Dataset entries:
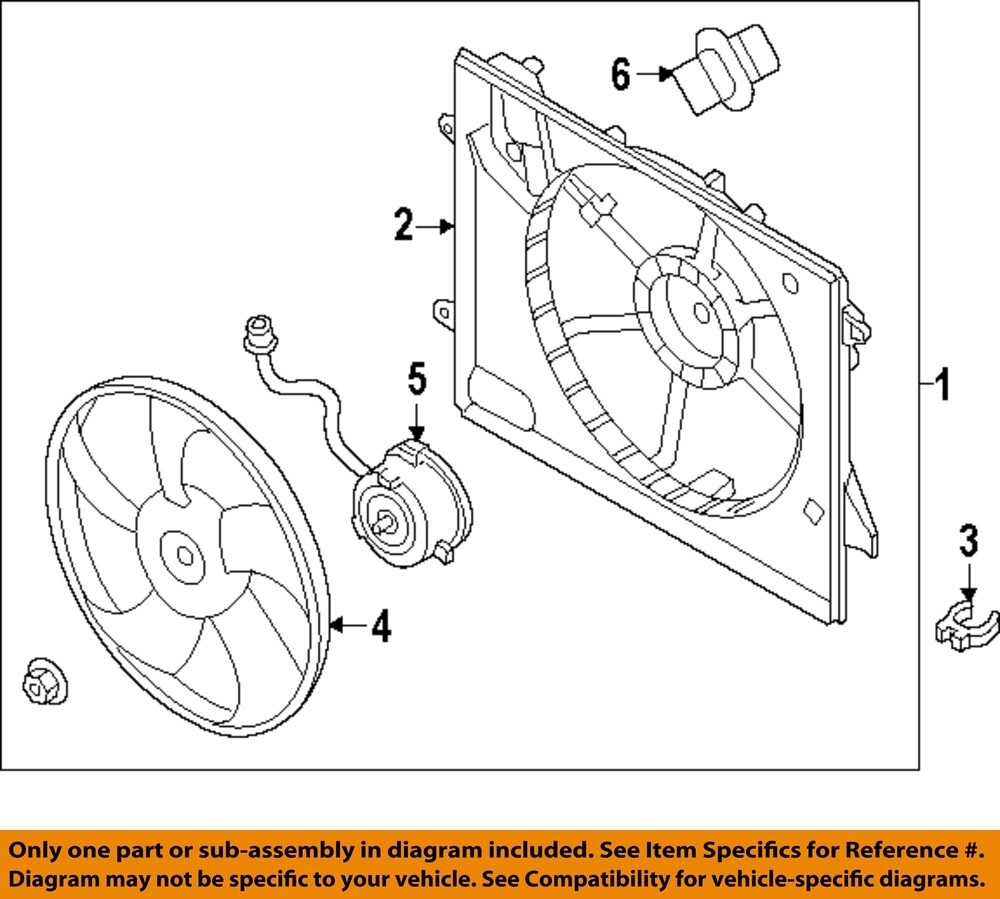 6
2
5
1
3
4

Only one part or sub-assembly in diagram included. See Item Specifics for Reference #. Diagram may not be specific to your vehicle. See Compatibility for vehicle-specific diagrams.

| Requirement |
Copy all records exactly; omit images.

| Result of this exercise |
 6
2
5
1
3
4

Only one part or sub-assembly in diagram included. See Item Specifics for Reference #. Diagram may not be specific to your vehicle. See Compatibility for vehicle-specific diagrams.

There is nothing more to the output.